Monolog Bulan
hidup kadang lebih menyakitkan, daripada kematian.
namun, terkunci dalam penjara dendam, adalah hal terbodoh untuk dilakukan.
setiap tarikan nafas, adalah panggilan.
pada diri sendiri, yang entah belum, atau tidak ditemukan.
di sudut langit malam entah, bulan berkilau keperakan.
kilaunya redup temaram, sebab tertutup awan.
kau kah itu di sana wahai diri?
adakah kau ingin menemuiku di sini?
mencari diri hingga pelosok negeri.
mencari diri hingga seisi bumi.
rupanya diri hanya pantulan sinar, layaknya bulan.
rupanya diri hanya temaram, sebab tertutup awan.
3 Mei 2010
Saat Aku, Beribadah
dalam tubuh ini, kucari kau tuhan.
sebab kau, adalah legenda terhebat.
kusayat, dan kurobek tubuh ini.
kucari kau tuhan, hingga di palung terdalam.
kutelusuri jejakmu, tuhan.
dalam lubang vagina, lubang hidung, dan lubang telinga.
dalam jantung, dalam otak, dan dalam lambung.
padahal kau tuhan, sedang tersenyum di depanku.
tepat setiap saat, aku menatap cermin.
maka inilah aku, yang berdoa kepadamu.
sembari menggali, kuburku sendiri.
di antara nisan-nisan kosong, di taman dunia.
memohon kepadamu, dengan amat sangat.
kau akan mengambil dirimu sendiri, tuhan.
dari dalam diriku, yang tenggelam dalam cinta.
dan kau pun harus, memungut serpih-serpih jiwaku.

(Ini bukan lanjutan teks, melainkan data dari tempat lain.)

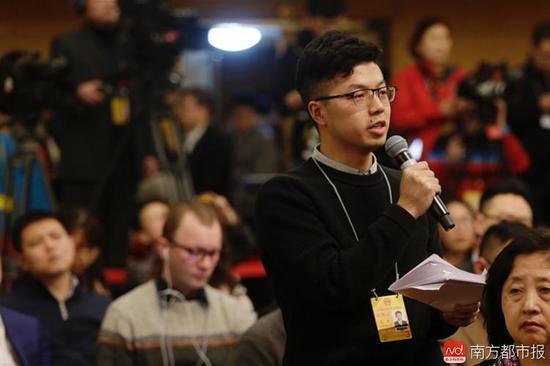 3月7日15时,南方都市报记者吴斌在会上向国务院扶贫办主任提问。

yang berserakan, layaknya debu kosmik.
maka beri aku, kematian terenak!
Rujak Mangga Muda
asam. pedas. manis. asin.
ada yang kurang.
mana pahit?
aku di sini!
dan di sana ia berada.
si pahit itu.
pahit si mewah.
semahal harga obat penyembuh.
selama waktu hati meluluh.
asam. pedas. manis. asin. pahit.
pahit telah sadar!
kini ia tak lagi sombong.
rujak mangga muda.
kepadamu kunyatakan cintaku!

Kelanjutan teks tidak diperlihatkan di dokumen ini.